Centre for Studies on Inclusive Education (CSIE) (2006) Index for Inclusion – developing play, learning and participation in early years and childcare. CSIE, Bristol, UK
ISBN 1-872001-45-9
Dies ist eine ausgezeichnete Quelle zur Unterstützung der “inklusiven Entwicklung von Kindergärten, Spielgruppen, Eltern und Kind Zentren, Kinderkrippen, Kindertagesstätten, Betreuung zuhause, für Clubs und Spielprogramme. Die Unterlagen sind so aufgebaut, dass sie jeder Einrichtung die Herausforderung und Hilfe bieten, mehr inklusiv zu werden, unabhängig davon, für wie inklusiv man sie aktuell hält. Der Index enthält eine Version auf CD. Es wird den Lesern auch geraten, die Website des CSIE unter www.csie.org.uk zu besuchen. CSIE Materialien sind in zahlreichen Sprachen erhältlich.
Thomas, G (1997) Inclusive Schools for an Inclusive Society. British Journal of Special Education. 24 (3) 09/1997
Dieser Artikel bespricht Definitionen von Inklusion und wie sich die Bedeutung von derjenigen der Integration unterscheidet, außerdem werden weitergreifende Aspekte und Prinzipien von Inklusion besprochen.
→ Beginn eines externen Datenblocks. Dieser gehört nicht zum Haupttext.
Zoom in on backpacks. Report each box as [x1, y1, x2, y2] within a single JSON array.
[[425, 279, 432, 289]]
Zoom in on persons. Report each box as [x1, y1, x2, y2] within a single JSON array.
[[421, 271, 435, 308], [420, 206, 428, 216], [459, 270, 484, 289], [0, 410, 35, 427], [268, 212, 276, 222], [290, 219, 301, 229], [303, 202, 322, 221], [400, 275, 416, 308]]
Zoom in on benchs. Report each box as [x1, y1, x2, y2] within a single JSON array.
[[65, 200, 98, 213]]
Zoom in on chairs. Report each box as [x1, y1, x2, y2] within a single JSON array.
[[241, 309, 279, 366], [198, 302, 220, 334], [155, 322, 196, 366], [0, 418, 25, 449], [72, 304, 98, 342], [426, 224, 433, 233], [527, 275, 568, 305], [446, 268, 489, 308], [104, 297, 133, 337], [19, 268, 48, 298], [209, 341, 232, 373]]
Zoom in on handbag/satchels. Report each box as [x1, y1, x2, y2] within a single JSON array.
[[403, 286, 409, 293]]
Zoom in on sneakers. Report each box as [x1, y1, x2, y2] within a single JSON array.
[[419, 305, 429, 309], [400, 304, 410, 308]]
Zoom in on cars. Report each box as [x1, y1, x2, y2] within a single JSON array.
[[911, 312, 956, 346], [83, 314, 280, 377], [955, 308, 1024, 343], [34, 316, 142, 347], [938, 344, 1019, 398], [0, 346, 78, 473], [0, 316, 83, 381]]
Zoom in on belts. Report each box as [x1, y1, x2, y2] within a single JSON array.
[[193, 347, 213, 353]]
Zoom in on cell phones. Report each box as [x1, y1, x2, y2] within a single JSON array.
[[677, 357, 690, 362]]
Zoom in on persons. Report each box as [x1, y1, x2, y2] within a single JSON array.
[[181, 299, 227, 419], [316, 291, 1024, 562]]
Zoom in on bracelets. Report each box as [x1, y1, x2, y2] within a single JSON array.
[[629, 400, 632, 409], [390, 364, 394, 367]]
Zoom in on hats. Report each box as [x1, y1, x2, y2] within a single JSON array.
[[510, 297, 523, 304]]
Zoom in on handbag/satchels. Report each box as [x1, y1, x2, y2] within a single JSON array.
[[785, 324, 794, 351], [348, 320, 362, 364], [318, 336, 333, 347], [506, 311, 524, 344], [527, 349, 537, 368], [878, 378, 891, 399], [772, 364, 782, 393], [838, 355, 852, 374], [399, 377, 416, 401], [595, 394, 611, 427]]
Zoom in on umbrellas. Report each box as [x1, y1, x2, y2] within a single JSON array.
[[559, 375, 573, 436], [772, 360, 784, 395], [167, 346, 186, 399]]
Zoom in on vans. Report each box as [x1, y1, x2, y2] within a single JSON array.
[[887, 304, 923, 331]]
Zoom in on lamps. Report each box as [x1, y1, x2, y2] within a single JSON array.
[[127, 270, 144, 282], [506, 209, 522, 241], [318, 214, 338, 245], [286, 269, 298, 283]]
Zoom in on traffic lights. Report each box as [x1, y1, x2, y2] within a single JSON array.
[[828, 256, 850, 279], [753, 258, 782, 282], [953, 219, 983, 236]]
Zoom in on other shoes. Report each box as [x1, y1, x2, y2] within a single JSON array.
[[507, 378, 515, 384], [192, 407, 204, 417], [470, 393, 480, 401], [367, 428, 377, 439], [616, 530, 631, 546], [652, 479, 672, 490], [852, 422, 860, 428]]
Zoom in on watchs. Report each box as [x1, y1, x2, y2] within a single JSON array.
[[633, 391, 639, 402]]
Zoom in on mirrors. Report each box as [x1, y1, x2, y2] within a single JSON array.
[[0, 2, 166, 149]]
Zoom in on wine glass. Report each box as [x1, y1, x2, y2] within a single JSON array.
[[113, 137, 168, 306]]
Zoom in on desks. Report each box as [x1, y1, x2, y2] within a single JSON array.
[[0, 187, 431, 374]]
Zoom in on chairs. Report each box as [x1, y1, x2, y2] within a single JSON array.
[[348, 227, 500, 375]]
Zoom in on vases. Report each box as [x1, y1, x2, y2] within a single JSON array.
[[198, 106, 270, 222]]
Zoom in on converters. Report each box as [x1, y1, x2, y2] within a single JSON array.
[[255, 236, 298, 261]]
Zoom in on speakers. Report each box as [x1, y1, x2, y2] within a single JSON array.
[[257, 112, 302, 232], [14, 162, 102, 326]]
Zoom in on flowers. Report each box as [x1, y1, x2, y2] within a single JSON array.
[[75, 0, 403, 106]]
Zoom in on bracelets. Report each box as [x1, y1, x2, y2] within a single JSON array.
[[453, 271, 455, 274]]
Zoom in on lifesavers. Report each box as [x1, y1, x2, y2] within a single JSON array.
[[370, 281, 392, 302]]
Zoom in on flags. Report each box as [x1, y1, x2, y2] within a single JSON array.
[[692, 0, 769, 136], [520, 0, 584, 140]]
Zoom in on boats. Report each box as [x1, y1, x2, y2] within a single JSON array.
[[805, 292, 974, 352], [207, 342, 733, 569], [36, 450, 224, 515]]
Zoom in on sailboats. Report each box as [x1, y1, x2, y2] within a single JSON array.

Dieser Artikel regt zum Nachdenken an.
[1] Hörbehinderung ist ein allgemeiner Begriff, der sich auf alle Bereiche des Hörverlustes bezieht.
[2] Frühe Einrichtungen meint: Kinderkrippen, Kindergärten und andere Einrichtungen für bis 6 J.
[3] Mit der Bezeichnung “in den frühen Jahren der Kinder aktive Fachleute” sind alle Mitarbeiter gemeint, die in den „Einrichtungen der frühen Jahre“ arbeiten, also Lehrer, Assistenten, Spielgruppenleiter, Kindergärtnerinnen, Babysitter, Nannies und Freiwillige.
[4] Anpassung heißt, dass Wege gefunden werden sicherzustellen, dass z.B. die Kinder mit Hörbehinderung in frühen Jahren Zugang zu demselben Lehrplan haben wie ihre Altersgenossen. Dies bedeutet normalerweise 1:1-Arbeit um die Sprachentwicklung zu fördern.
[5] Idealerweise sollte diese ruhige Umgebung eine Nachhallzeit von weniger als 0.4 Sekunden und einen Raum-Hintergrundgeräuschpegel von weniger als 40 dB(A) betragen. Externe Fachleute sollten fähig sein zu beraten, wie diese Werte erreicht werden können. Vgl. auch Modul 2 für Hinweise zu diesem Thema, speziell in Fällen, wo externe Unterstützung nicht erhältlich ist.